EU, UK Finally Strike Brexit Deal
The European Union and the UK have reached a long overdue agreement on the draft text of their Brexit deal, as the latter is about to leave the former in less than five months.
After months of often deadlocked negotiations officials have agreed the document at the technical level this week, according to a source from the British Cabinet, as cited by the BBC.
UK Prime Minister Theresa May is thus going to seek the backing of her ministers over the agreed text of the Brexit deal at a meeting set for 2 pm GMT on Wednesday.
The Brexit deal is reported to contain a UK-wide customs “backstop” designed to prevent the introduction of physical checks on the border between Northern Ireland and the Republic of Ireland.
It does not include any specific backstop for Northern Ireland only. The Irish border issue has proven to be toughest one to resolve in the recent months of Brexit talks between Brussels and London.
What the EU and the UK agreed upon is a 500-page document accompanied by a much shorter joint state on their future relationship.

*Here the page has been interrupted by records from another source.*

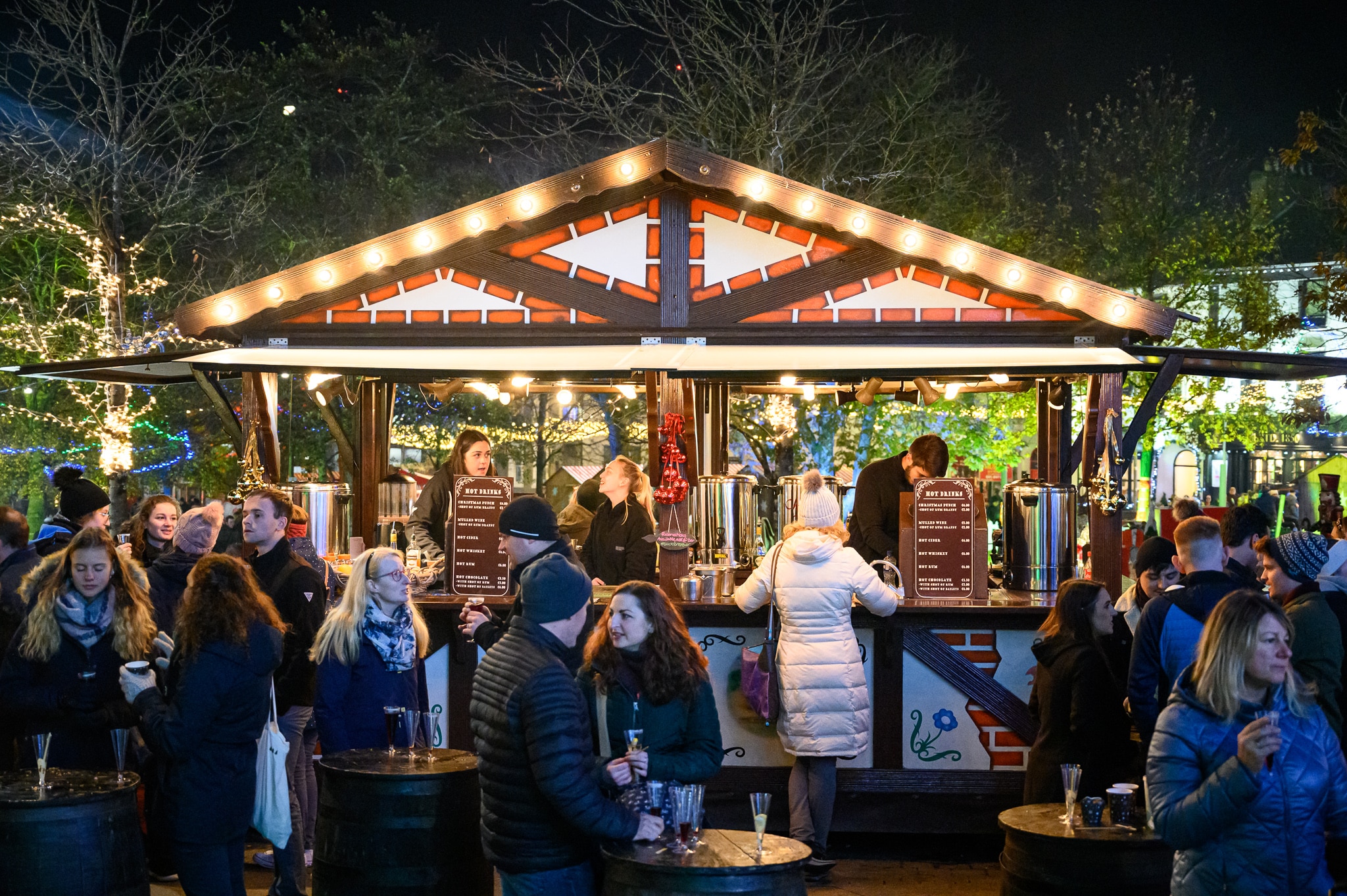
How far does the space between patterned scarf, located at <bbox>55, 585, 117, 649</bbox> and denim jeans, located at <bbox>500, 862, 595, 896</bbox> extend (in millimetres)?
2346

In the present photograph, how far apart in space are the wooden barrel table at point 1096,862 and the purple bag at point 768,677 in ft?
8.47

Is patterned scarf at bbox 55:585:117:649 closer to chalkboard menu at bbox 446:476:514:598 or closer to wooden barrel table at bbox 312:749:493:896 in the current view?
wooden barrel table at bbox 312:749:493:896

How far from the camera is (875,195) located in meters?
24.4

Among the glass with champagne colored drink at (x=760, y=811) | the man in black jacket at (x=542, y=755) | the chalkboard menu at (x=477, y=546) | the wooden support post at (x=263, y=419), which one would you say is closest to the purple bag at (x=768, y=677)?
the chalkboard menu at (x=477, y=546)

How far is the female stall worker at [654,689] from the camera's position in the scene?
174 inches

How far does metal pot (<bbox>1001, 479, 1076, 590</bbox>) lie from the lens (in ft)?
28.7

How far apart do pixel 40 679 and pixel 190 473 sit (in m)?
23.0

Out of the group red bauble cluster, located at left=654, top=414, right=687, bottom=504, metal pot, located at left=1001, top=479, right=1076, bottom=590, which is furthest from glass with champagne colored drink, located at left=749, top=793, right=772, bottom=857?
metal pot, located at left=1001, top=479, right=1076, bottom=590

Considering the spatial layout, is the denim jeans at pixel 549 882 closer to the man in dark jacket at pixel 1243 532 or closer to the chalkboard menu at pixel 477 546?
the man in dark jacket at pixel 1243 532

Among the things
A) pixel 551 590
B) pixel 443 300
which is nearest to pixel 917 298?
pixel 443 300

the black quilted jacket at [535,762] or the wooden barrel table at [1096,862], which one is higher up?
the black quilted jacket at [535,762]

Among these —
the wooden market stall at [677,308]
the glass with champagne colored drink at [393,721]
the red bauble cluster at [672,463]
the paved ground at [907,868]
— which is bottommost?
the paved ground at [907,868]

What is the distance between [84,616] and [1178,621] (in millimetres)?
4324

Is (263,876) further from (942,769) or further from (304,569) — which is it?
(942,769)
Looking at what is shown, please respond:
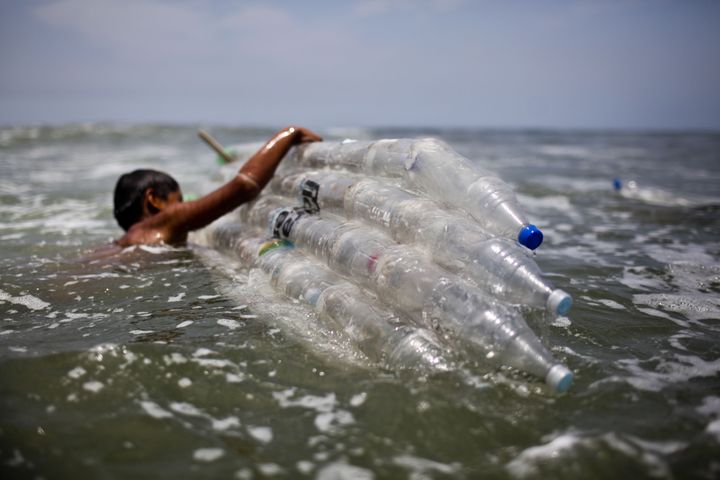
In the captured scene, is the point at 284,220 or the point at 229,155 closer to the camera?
the point at 284,220

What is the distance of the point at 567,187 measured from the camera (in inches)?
435

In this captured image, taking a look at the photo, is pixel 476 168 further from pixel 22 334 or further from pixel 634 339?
pixel 22 334

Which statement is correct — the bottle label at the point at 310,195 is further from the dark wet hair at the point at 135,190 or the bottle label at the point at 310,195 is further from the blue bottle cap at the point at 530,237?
the blue bottle cap at the point at 530,237

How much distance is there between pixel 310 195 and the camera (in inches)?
159

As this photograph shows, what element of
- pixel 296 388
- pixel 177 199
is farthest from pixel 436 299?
pixel 177 199

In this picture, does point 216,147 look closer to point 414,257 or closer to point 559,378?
point 414,257

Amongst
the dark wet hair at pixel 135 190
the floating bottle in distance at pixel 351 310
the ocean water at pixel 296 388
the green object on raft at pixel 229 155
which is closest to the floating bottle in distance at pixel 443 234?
the ocean water at pixel 296 388

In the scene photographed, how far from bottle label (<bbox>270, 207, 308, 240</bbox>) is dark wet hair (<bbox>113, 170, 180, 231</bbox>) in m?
1.48

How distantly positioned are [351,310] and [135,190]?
300cm

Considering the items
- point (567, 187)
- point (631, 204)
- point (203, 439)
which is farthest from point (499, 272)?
point (567, 187)

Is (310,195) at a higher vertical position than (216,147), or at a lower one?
lower

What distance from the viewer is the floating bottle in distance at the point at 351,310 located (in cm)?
258

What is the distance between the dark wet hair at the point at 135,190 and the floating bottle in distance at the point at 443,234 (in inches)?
66.3

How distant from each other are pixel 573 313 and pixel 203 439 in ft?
8.65
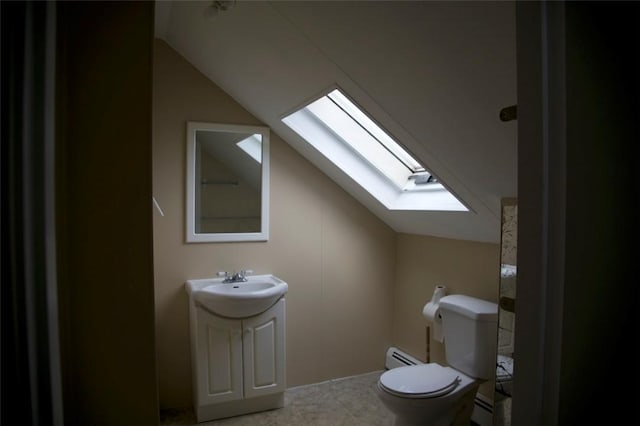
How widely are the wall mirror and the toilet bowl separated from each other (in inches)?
53.9

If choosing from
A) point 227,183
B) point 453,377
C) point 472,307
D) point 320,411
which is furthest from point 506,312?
point 227,183

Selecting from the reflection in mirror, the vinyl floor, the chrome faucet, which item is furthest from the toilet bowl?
the chrome faucet

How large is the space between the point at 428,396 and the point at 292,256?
139 centimetres

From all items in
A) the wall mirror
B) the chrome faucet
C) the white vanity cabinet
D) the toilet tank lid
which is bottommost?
the white vanity cabinet

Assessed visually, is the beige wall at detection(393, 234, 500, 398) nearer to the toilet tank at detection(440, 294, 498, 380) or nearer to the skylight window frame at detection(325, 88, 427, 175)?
the toilet tank at detection(440, 294, 498, 380)

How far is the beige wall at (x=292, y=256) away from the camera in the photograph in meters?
2.55

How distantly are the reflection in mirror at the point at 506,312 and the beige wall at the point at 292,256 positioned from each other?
4.33 ft

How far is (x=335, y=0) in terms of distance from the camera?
135 centimetres

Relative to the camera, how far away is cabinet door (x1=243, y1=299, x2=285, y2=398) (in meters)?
2.45

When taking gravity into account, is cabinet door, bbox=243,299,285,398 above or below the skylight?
below
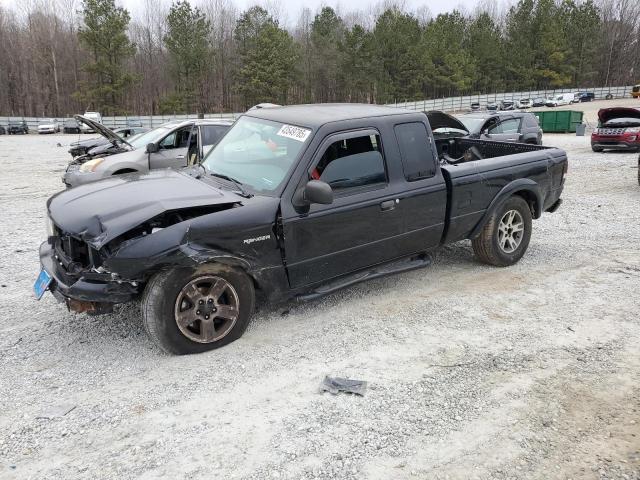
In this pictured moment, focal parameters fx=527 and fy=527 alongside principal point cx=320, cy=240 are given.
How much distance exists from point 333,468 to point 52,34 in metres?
83.5

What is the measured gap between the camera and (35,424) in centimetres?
327

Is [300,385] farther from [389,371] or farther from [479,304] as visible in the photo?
[479,304]

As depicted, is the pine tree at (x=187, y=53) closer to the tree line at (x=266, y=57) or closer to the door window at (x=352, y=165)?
the tree line at (x=266, y=57)

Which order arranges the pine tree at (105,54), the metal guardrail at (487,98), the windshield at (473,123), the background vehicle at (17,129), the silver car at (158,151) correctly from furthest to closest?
the metal guardrail at (487,98) < the pine tree at (105,54) < the background vehicle at (17,129) < the windshield at (473,123) < the silver car at (158,151)

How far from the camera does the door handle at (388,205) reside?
479 cm

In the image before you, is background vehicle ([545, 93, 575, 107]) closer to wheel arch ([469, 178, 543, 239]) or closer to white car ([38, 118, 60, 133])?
white car ([38, 118, 60, 133])

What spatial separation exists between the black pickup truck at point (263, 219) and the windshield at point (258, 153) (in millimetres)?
14

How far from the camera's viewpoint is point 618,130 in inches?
697

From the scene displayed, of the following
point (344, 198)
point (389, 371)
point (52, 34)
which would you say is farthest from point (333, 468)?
point (52, 34)

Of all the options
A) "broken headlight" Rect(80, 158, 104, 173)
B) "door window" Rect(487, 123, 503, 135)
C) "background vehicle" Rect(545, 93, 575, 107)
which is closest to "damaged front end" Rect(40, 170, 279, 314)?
"broken headlight" Rect(80, 158, 104, 173)

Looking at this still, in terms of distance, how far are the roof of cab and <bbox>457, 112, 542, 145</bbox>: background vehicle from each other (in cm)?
830

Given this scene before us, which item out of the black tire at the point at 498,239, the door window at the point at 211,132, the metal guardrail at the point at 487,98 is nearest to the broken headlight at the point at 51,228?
the black tire at the point at 498,239

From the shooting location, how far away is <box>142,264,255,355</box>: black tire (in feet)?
12.5

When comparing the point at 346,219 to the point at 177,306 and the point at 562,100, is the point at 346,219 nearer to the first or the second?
the point at 177,306
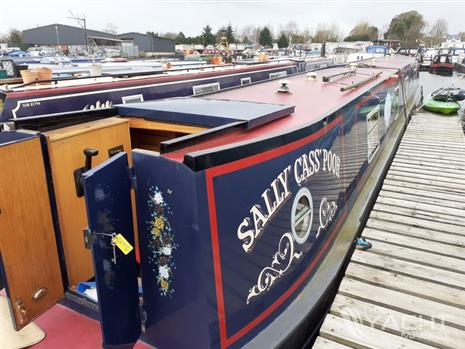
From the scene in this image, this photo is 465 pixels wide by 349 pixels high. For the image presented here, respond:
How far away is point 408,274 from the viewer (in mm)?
3188

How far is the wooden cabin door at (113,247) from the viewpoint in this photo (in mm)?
1784

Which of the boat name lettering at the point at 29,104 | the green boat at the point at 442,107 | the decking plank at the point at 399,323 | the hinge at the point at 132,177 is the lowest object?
the decking plank at the point at 399,323

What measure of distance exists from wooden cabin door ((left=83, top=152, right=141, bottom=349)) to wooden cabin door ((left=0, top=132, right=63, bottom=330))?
0.60 meters

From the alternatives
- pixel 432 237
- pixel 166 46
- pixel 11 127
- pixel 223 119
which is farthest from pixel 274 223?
pixel 166 46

The details of the long-term trade arrangement between the two parties are yet to be hammered out.
The newly stricken Brexit deal also provides for a 21-month transition period after the UK’s departure from the Union, until 2021.
It further offers guarantees for the rights of EU citizens in Britain, and UK citizens in the EU, as well as details of the British payment of a divorce bill of EUR 45 billion (GBP 39 billion).
“[Cabinet ministers are meeting to] consider the draft agreement the negotiating teams have reached in Brussels, and to decide on next steps,” the UK Prime Minister’s Office said on the agreement of the Brexit deal.
The embattled Brexit agreement is expected to be a tough sell to part of May’s ruling Conservative Party as well as its coalition, the Democratic Unionist Party of Northern Ireland, including because of the leading Brexiteers’ opposition to keeping the UK locked into EU trade rules for a longer period after the actual Brexit date.
In their June 2016 referendum, a narrow majority of the British citizens voted in favor of Brexit (51.9% to 48.1%). The UK is set to leave the EU on March 29, 2019.